GOAL: Please format the lines from the one containing "How far is point" through the last line as a JSON list of strings, one string per line, leaving out blank lines.
***** AVAILABLE DATA
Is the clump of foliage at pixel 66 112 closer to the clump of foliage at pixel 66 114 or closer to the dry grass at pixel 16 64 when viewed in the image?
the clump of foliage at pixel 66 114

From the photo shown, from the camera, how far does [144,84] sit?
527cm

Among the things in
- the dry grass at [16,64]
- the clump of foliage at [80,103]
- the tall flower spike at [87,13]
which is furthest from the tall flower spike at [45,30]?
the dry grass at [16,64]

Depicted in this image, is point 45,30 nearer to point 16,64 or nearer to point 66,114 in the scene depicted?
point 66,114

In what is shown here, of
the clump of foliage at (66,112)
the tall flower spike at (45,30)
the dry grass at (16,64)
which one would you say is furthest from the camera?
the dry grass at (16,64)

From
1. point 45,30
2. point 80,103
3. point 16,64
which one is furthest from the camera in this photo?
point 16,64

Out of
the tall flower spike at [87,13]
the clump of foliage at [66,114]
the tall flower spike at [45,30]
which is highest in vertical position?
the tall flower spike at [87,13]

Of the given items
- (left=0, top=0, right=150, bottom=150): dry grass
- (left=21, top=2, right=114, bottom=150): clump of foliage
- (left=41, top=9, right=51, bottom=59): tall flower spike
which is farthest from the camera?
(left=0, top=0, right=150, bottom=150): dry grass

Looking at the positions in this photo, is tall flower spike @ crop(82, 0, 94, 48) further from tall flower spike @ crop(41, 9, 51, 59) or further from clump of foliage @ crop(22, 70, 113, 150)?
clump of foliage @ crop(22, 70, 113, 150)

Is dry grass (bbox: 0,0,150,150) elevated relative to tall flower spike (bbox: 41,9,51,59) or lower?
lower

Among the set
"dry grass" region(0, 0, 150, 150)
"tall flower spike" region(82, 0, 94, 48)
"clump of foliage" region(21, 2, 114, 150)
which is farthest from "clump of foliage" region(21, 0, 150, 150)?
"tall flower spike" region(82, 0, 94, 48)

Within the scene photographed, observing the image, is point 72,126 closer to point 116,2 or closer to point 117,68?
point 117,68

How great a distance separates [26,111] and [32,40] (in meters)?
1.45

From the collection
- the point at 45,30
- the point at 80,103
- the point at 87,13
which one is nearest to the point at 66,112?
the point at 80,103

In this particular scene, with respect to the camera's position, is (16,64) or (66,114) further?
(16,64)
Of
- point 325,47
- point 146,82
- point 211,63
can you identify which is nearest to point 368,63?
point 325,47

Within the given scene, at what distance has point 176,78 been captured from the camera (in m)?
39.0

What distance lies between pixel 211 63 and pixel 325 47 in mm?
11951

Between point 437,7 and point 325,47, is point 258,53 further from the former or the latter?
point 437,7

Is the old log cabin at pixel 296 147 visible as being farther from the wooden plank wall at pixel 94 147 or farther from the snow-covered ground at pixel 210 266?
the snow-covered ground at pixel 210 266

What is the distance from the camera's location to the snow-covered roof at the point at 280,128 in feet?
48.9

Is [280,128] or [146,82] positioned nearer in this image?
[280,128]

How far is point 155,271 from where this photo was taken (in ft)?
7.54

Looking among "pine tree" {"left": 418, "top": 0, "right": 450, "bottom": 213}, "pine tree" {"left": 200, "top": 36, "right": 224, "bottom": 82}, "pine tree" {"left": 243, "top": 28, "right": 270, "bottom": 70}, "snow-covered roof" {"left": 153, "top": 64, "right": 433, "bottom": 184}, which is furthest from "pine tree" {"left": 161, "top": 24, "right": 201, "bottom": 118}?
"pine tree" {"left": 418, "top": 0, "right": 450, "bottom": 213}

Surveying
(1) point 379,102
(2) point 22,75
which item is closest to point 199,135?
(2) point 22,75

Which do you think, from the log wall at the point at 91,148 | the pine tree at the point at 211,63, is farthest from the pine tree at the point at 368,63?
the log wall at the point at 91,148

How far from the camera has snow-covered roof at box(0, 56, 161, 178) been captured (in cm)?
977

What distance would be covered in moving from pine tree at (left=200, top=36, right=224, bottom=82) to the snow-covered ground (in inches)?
**********
EXPECTED OUTPUT:
[
  "How far is point 155,271 from where this photo was taken (in ft)?",
  "7.54",
  "Looking among \"pine tree\" {\"left\": 418, \"top\": 0, \"right\": 450, \"bottom\": 213}, \"pine tree\" {\"left\": 200, \"top\": 36, \"right\": 224, \"bottom\": 82}, \"pine tree\" {\"left\": 243, \"top\": 28, \"right\": 270, \"bottom\": 70}, \"snow-covered roof\" {\"left\": 153, \"top\": 64, \"right\": 433, \"bottom\": 184}, which is furthest from \"pine tree\" {\"left\": 161, \"top\": 24, \"right\": 201, \"bottom\": 118}?",
  "\"pine tree\" {\"left\": 418, \"top\": 0, \"right\": 450, \"bottom\": 213}",
  "Surveying",
  "(1) point 379,102",
  "(2) point 22,75",
  "which item is closest to point 199,135?",
  "(2) point 22,75",
  "Which do you think, from the log wall at the point at 91,148 | the pine tree at the point at 211,63, is farthest from the pine tree at the point at 368,63?",
  "the log wall at the point at 91,148",
  "How far from the camera has snow-covered roof at box(0, 56, 161, 178) been captured (in cm)?",
  "977",
  "What distance would be covered in moving from pine tree at (left=200, top=36, right=224, bottom=82) to the snow-covered ground (in inches)?"
]